Kit's laugh stopped.

“His dad—”

“Yeah.”

“Like, collapsed collapsed?”

“Stretcher, ambulance, the whole thing.”

“Jesus.”

“Yeah.”

“Is he—”

“I don't know, Kit.”

He looked at me for a beat. “You okay?”

“I'm fine. I didn't know the man. I don't know any of those people.”

“Okay.”

He picked the lime knife out of the sink, rinsed it, started cutting again. He didn't push. That's why Kit is Kit.

I poured a vodka soda for the woman who was waving at me from the second stool. I rang it. I came back to the limes, finished the bowl, and took it down to the rail.

He'd seemed like a decent enough human being, in the end.

I would've had more for him if I hadn't been so shocked, and as it was, I'd been polite.

Nice to meet you, Mr. Cross. It was in the past. He was in the past. His foundation could push my daughter to next March or next May or next never, and I would handle it the way I handled everything, which was loudly, with a pen in my hair, until I couldn't handle it anymore.

Later that night, the door opened.

I didn't look up. The door opens four hundred times a night. The door opening isn't, statistically, an event.

Kit looked up.

He stilled beside me, half a beat, and his head turned.

I looked.

Mr. Cross was standing inside the door.

His eyes went around the room, looking for one thing and refusing to be distracted by anything else, and they landed on me.

He smiled.

It was the auction smile, mostly, but tired around the eyes, and there were shadows underneath them. He hadn't shaved either. His shirt was the same shirt he'd had on the night before, top buttons still open, no tie, jacket slung over one forearm.

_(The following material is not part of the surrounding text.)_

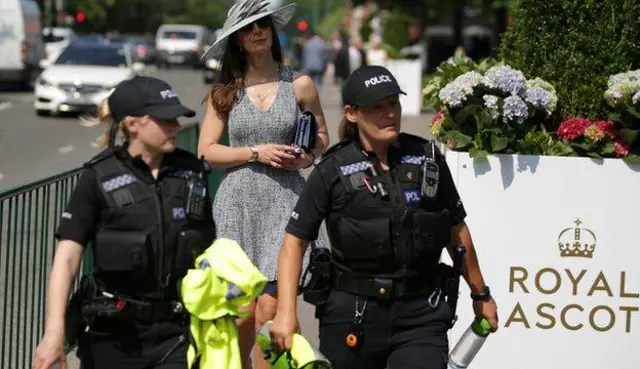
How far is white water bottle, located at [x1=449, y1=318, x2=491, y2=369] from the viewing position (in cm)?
507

He walked to the bar. He sat at the empty stool directly in front of me.

Kit looked at me and asked, "Do you know him?"

"No."

Kit looked at me for one more second. Then he picked up a tray and walked down the rail without another word.

Mr. Cross put both hands flat on the bar.

I didn't speak. Didn't look at him. I wiped a glass that had already been wiped and picked up another one.

Finally I looked.

He looked exhausted. I thought, What happened to you? But I shoved the thought somewhere I wouldn't have to look at it.

"You shouldn't be here." I said, quietly.

"I know." He didn't move his hands off the bar. "But I am."